I follow them around. That's me at Fenway. I had doffed my hat at the moment that photo was taken, but look at the two guys standing below my right arm. Yankees hats. And look at the fellow seated in front of them. A Derek Jeter jersey. We are there, in the bleachers of Fenway. The opposite would not occur in Yankee Stadium, not unless the Red Sox fan in question wanted humiliation. Or possibly violence.
The Bleacher Creatures of the Bronx are the fellows who learned to chant obscene comments about the sexuality of Dice-K's mother in Japanese. Two senior professors once took me to a Red Sox game against Toronto. They weren't surprised, exactly, at my comportment.
In some ways, Boston and New York are inverses. In NYC, nobody could care less if you wear Red Sox paraphenalia. In fact, Manny Ramírez managed to blow a shot at turning most of Washington Heights and a big chunk of the Bronx into part of Red Sox Nation. (Guess how he blew it. Right.) In Boston, though, people feel free to yell at me in the street for wearing a Yankees hat. (And so I mostly don't, except around Harvard Square.) On the other hand, Yankees fans do fine inside Fenway, even in the bleachers ... and the reverse ain't true in the Bronx. (I wouldn't risk it on the D-train after a game neither, to be honest.)
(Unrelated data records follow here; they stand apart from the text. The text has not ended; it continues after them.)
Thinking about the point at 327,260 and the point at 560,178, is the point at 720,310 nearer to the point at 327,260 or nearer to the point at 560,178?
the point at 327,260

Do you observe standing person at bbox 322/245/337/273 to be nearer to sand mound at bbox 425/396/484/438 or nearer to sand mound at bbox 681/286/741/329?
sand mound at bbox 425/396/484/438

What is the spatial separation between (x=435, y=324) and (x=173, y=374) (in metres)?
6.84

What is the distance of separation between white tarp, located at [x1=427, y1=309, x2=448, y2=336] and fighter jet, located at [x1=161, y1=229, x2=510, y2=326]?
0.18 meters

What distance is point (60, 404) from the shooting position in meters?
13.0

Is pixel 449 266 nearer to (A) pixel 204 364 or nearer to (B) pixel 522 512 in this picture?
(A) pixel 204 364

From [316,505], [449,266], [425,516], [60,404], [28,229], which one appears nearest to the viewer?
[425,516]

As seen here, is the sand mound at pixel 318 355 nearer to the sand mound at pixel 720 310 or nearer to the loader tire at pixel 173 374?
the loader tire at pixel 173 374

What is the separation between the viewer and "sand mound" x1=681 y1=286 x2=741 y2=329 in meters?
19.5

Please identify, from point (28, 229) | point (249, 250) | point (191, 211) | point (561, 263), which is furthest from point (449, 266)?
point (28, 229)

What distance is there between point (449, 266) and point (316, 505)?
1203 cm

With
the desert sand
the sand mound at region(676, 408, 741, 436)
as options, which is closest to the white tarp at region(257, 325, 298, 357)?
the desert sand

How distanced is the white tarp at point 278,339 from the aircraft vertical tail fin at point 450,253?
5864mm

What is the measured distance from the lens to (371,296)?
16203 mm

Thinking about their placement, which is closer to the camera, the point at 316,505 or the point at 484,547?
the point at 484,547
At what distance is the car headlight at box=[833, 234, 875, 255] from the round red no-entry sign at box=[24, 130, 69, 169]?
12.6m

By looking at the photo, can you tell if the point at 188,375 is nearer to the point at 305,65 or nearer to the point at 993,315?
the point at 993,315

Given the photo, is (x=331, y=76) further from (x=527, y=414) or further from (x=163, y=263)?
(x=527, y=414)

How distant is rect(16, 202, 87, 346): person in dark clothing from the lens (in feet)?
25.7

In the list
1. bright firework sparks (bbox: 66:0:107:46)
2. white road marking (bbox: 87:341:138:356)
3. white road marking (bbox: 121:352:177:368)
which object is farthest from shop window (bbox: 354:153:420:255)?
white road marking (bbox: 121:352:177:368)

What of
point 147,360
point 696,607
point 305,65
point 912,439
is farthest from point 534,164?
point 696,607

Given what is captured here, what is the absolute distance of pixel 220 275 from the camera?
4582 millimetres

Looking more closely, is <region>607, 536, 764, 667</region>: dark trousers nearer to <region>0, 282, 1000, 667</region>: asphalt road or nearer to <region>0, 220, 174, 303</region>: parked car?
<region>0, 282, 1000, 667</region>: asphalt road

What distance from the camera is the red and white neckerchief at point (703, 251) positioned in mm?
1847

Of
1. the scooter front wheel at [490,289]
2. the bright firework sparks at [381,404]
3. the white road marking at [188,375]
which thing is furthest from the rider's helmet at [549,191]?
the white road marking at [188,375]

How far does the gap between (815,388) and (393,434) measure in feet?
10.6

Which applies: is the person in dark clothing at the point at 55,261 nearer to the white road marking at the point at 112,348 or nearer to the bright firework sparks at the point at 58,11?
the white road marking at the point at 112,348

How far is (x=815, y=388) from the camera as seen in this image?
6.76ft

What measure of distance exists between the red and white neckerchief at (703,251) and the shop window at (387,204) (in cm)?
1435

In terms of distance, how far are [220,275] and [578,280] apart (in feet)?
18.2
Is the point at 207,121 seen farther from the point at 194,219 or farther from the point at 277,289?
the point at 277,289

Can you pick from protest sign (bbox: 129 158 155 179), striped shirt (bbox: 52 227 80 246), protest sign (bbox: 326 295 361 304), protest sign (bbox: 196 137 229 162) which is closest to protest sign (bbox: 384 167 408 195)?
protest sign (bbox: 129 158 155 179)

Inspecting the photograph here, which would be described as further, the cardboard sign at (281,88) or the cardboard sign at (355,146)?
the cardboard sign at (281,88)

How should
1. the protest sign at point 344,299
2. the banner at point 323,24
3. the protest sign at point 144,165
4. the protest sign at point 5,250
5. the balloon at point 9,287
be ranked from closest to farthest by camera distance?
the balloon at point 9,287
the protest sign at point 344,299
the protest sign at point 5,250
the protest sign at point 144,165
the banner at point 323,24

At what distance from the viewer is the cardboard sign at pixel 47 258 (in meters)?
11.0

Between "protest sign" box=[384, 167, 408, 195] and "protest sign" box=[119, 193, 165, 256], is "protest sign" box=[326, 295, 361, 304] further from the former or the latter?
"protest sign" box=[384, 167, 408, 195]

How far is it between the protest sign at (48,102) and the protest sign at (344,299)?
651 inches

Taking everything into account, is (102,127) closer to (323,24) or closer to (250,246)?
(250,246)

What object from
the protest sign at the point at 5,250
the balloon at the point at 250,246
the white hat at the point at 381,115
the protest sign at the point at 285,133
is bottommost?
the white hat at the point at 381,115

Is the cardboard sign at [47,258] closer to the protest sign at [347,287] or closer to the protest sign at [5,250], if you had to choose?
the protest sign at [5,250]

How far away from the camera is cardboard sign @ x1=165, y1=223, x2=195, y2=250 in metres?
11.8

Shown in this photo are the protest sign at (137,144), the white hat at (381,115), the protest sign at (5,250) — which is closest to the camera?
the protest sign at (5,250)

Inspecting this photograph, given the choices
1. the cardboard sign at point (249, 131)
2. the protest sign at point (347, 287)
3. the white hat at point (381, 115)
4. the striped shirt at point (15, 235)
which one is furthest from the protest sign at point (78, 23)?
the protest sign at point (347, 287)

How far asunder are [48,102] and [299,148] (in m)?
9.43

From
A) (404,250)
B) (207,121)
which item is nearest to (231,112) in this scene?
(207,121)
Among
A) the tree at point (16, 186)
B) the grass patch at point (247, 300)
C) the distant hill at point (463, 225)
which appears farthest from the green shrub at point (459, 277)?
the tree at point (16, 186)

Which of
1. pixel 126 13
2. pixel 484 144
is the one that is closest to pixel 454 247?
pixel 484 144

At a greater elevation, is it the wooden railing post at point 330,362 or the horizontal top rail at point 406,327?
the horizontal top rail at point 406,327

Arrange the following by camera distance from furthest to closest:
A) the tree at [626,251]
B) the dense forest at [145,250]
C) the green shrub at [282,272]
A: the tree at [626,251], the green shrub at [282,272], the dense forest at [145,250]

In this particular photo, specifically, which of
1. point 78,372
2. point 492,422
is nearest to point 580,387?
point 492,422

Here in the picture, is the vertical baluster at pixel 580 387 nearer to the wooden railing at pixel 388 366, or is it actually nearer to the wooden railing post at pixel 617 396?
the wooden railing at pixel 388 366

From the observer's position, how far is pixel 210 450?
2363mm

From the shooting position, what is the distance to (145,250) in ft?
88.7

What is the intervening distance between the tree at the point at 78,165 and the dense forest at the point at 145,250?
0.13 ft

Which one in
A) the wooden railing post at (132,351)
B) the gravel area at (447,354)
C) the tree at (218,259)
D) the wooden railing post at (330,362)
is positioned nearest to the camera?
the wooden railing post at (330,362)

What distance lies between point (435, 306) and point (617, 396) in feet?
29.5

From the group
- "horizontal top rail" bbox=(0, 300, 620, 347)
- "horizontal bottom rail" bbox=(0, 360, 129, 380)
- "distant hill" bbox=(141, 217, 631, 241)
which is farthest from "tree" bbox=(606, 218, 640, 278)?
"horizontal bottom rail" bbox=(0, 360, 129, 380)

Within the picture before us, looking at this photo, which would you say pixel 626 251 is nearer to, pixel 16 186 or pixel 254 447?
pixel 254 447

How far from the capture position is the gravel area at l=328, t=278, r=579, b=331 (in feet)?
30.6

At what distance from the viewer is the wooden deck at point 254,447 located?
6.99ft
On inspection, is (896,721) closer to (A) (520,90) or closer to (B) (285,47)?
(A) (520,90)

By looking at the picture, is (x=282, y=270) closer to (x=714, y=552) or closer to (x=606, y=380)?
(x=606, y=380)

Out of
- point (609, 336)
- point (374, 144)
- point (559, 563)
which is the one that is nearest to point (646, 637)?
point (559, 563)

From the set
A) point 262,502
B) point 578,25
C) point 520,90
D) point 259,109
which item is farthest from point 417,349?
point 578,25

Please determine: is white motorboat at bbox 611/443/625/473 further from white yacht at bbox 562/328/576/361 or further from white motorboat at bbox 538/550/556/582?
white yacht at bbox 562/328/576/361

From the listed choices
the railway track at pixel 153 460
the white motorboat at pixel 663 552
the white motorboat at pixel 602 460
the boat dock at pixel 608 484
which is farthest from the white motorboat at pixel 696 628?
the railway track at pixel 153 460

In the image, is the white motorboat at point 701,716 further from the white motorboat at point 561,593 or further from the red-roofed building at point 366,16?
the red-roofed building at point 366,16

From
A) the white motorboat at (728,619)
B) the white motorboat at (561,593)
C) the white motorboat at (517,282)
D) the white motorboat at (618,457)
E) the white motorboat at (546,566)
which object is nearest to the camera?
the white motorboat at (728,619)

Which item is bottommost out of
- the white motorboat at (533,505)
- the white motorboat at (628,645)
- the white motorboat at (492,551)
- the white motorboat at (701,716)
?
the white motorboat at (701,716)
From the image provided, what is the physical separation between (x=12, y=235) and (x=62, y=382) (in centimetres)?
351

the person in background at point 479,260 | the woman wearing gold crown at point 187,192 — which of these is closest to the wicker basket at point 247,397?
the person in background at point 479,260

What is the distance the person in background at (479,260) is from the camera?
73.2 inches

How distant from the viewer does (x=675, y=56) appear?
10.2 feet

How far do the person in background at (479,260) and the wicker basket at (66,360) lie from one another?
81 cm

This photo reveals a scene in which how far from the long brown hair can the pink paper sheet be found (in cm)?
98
So why am I a baseball fan? Three reasons. (1) I actually played it back in the day. Sure, now I have trouble throwing a ball ninety feet, but I played the real thing, unlike football. I think I played tackle football maybe, like, twice in my life, and even then it was way way watered-down because we used neither pads nor helmets and I am still here to talk about it. (2) I understand baseball. People who don't understand baseball won't admit this, but the game is actually simpler than football. And (3) ... history. Baseball's just got hella more history than football.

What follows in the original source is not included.